Exercise details: Rewrite the listing below, substituting "dirt road shoulder" for every "gravel road shoulder" and leaving everything else unchanged, with the pictures omitted.

──────────────────────────────

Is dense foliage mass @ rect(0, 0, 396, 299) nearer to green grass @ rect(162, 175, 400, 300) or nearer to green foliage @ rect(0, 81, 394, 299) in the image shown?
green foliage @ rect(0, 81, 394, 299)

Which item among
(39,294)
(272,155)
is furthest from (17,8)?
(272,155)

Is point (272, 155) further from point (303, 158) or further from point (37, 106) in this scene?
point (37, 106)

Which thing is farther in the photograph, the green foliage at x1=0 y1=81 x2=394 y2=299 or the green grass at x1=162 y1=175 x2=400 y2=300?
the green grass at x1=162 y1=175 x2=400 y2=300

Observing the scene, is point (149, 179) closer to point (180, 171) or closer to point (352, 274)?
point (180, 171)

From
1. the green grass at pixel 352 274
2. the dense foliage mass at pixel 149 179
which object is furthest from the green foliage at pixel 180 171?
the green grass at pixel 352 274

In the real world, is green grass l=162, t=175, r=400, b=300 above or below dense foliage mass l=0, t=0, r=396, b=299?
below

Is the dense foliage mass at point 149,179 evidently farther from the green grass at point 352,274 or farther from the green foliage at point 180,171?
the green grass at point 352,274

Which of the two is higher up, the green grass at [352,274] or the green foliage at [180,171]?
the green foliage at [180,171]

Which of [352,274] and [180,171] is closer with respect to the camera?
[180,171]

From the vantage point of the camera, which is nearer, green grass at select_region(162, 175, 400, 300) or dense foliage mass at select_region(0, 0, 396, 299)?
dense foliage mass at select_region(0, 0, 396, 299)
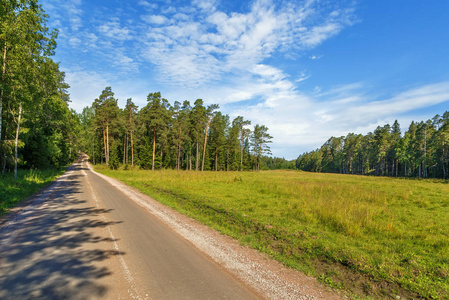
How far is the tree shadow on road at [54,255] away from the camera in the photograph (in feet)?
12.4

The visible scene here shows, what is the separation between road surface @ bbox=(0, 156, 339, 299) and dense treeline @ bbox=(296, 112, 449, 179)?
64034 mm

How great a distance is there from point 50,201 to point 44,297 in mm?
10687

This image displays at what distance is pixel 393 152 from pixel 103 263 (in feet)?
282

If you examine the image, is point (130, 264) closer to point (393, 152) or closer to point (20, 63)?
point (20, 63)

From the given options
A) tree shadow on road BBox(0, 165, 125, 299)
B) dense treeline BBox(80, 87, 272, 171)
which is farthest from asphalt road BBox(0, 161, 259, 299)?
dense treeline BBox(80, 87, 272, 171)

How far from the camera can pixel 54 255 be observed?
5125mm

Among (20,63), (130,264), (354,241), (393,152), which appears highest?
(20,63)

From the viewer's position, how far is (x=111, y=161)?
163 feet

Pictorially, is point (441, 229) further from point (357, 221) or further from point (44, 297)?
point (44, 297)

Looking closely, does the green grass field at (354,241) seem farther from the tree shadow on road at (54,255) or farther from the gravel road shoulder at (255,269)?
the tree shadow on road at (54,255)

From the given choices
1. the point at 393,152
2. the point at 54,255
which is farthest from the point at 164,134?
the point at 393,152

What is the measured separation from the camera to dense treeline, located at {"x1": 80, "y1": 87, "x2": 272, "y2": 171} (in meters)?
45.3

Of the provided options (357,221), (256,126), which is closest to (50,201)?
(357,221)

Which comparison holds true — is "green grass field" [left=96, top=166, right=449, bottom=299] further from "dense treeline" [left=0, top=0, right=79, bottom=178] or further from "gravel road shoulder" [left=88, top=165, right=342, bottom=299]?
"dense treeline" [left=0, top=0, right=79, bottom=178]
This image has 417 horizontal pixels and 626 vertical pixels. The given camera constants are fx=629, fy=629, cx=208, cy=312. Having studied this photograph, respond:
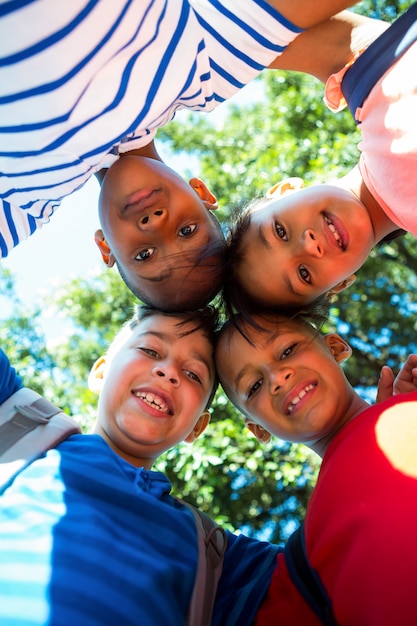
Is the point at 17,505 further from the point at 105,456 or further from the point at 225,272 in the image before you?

──────────────────────────────

Task answer:
Is dense foliage mass @ rect(0, 0, 396, 299) nearer to green grass @ rect(162, 175, 400, 300) or nearer to green foliage @ rect(0, 81, 394, 299) in the image shown?
green foliage @ rect(0, 81, 394, 299)

Which item among
(39,294)
(272,155)
is furthest from (17,8)?
(272,155)

Is point (272, 155) further from point (303, 158) or further from point (37, 106) in this scene?
point (37, 106)

Which thing is farther in the photograph, the green foliage at x1=0 y1=81 x2=394 y2=299 or the green grass at x1=162 y1=175 x2=400 y2=300?
the green grass at x1=162 y1=175 x2=400 y2=300

Observing the scene, is point (149, 179) closer to point (180, 171) or closer to point (352, 274)?
point (180, 171)

From
1. the green grass at pixel 352 274
2. the dense foliage mass at pixel 149 179
which object is furthest from the green foliage at pixel 180 171?
the green grass at pixel 352 274

In the real world, is green grass l=162, t=175, r=400, b=300 above or below dense foliage mass l=0, t=0, r=396, b=299?
below

Is the dense foliage mass at point 149,179 evidently farther from the green grass at point 352,274 or farther from the green foliage at point 180,171?
the green grass at point 352,274

Which of the two is higher up, the green grass at [352,274] or the green foliage at [180,171]?
the green foliage at [180,171]

Which of [352,274] and [180,171] is closer with respect to the camera?
[180,171]

From the vantage point of the camera, which is nearer, green grass at select_region(162, 175, 400, 300) or dense foliage mass at select_region(0, 0, 396, 299)?
dense foliage mass at select_region(0, 0, 396, 299)
How far is the tree shadow on road at [54,255] away from the camera in the photograph (in feet)?
12.4

The visible scene here shows, what is the separation between road surface @ bbox=(0, 156, 339, 299) and dense treeline @ bbox=(296, 112, 449, 179)?
64034 mm

How great a distance is there from point 50,201 to point 44,297 in mm?
10687

This image displays at what distance is pixel 393 152 from pixel 103 263 (in feet)?
282

If you examine the image, is point (130, 264) closer to point (393, 152) or closer to point (20, 63)?
point (20, 63)

From the given options
A) tree shadow on road BBox(0, 165, 125, 299)
B) dense treeline BBox(80, 87, 272, 171)
which is farthest from asphalt road BBox(0, 161, 259, 299)?
dense treeline BBox(80, 87, 272, 171)

How far from the camera can pixel 54 255 be observed?
5125mm

Among (20,63), (130,264), (354,241), (393,152), which appears highest?
(20,63)

From the viewer's position, how far is (x=111, y=161)?
163 feet

Pictorially, is point (441, 229) further from point (357, 221) or further from point (44, 297)?
point (44, 297)

Looking closely, does the green grass field at (354,241) seem farther from the tree shadow on road at (54,255) or farther from the dirt road shoulder at (255,269)?
the tree shadow on road at (54,255)

From the given choices
1. the point at 393,152
2. the point at 54,255
which is farthest from the point at 164,134?
the point at 393,152

What is the measured separation from the camera to dense treeline, located at {"x1": 80, "y1": 87, "x2": 272, "y2": 171} (in meters)?
45.3

Of the provided options (357,221), (256,126), which is closest to (50,201)?
(357,221)

Which comparison holds true — is "green grass field" [left=96, top=166, right=449, bottom=299] further from "dense treeline" [left=0, top=0, right=79, bottom=178] or further from "dirt road shoulder" [left=88, top=165, right=342, bottom=299]?
"dense treeline" [left=0, top=0, right=79, bottom=178]
This image has 417 horizontal pixels and 626 vertical pixels. The given camera constants are fx=629, fy=629, cx=208, cy=312. Having studied this photograph, respond:
Is the point at 17,505 further from the point at 105,456 or further from the point at 225,272 in the image before you?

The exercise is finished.